Alleluia, alleluia, alleluia

I am the good shepherd,
my sheep listen to my voice,
and they become
one flock and one fold.

Alleluia, alleluia, alleluia

Luke 7, 24-30

When John's messengers had gone he began to talk to the people about John,

'What did you go out into the desert to see? A reed swaying in the breeze? No! Then what did you go out to see? A man dressed in fine clothes? Look, those who go in magnificent clothes and live luxuriously are to be found at royal courts!

Then what did you go out to see? A prophet? Yes, I tell you, and much more than a prophet:

he is the one of whom scripture says: Look, I am going to send my messenger in front of you to prepare your way before you.

'I tell you, of all the children born to women, there is no one greater than John; yet the least in the kingdom of God is greater than he.'

All the people who heard him, and the tax collectors too, acknowledged God's saving justice by accepting baptism from John;

but by refusing baptism from him the Pharisees and the lawyers thwarted God's plan for them.

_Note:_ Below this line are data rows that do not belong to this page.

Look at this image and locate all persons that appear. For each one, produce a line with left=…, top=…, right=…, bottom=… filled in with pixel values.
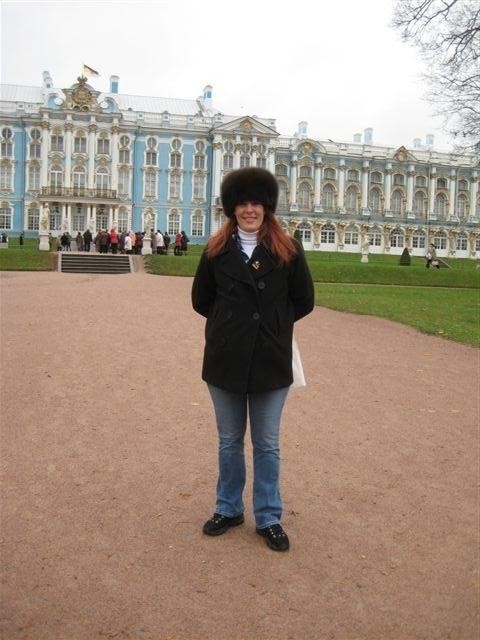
left=96, top=228, right=171, bottom=254
left=49, top=233, right=52, bottom=248
left=426, top=243, right=440, bottom=269
left=20, top=234, right=24, bottom=245
left=174, top=231, right=190, bottom=256
left=60, top=232, right=73, bottom=251
left=76, top=229, right=92, bottom=251
left=192, top=168, right=315, bottom=551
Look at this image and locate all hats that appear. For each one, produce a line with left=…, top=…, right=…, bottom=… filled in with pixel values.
left=221, top=167, right=279, bottom=218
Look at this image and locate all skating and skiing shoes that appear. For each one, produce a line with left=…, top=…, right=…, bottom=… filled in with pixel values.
left=256, top=524, right=289, bottom=551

Alleluia, alleluia, alleluia

I give you a new commandment,
that you love one another.

Alleluia, alleluia, alleluia

Yesterday we heard in Luke’s Gospel Jesus’ response to John’s disciples who had asked if he was the Messiah or if they should wait for another. After his reply, these disciples returned to tell John, who was in prison, what Jesus had said. As they go away, Jesus turns to the crowd to sing the praise of this special prophet who was his same age. He recalls John’s extraordinary preaching. Jesus himself was fascinated by him so that he went to the Jordan River to John right at the beginning of his public life. On the shore of the Jordan, a place where tradition said that the palingenesis of the world would occur, John admonished everyone to distance himself or herself from a superficial lifestyle; to refrain from a life lived at the mercy of what is in fashion and from false and deceitful myths. The austere prophet exhorted people to enter into themselves, to do penance, to chose for justice, and to seek the Lord. His preaching was not far from that of the ancient prophets of Israel. This was already a great thing. But John –says Jesus - was more than a prophet: he was sent by God to prepare the way for the Messiah. This is his true greatness: to prepare the hearts of men and women of that time to receive the Messiah, the Saviour. In this sense, in spiritual vision of history, every disciple of Jesus and every Christian community should have the same mission of the Baptist: that is to prepare the hearts to welcome the Saviour. The disciple of Jesus, in fact, does not live in order to talk about himself or his deeds and undertakings, nor to affirm his own ideas or his own convictions. A disciple’s entire life, words and deeds are to prepare the way to the Lord, so that Jesus may enter the hearts of people, God’s mercy may reach the hearts of all those to which he was sent. The Christian, the Church, functions so that the Word of God touches the hearts of men and women and moves them in such a way so that they are disposed to meet Jesus and follow him. It is the mission to which every Christian generation is called until the ends of the earth. Yes, every disciple and every Christian community in any time are asked to continue to point out Jesus to the men and women of their time and to say, “Behold the lamb of God.” And it needs to be done with words and with the witness of a life, just as John did.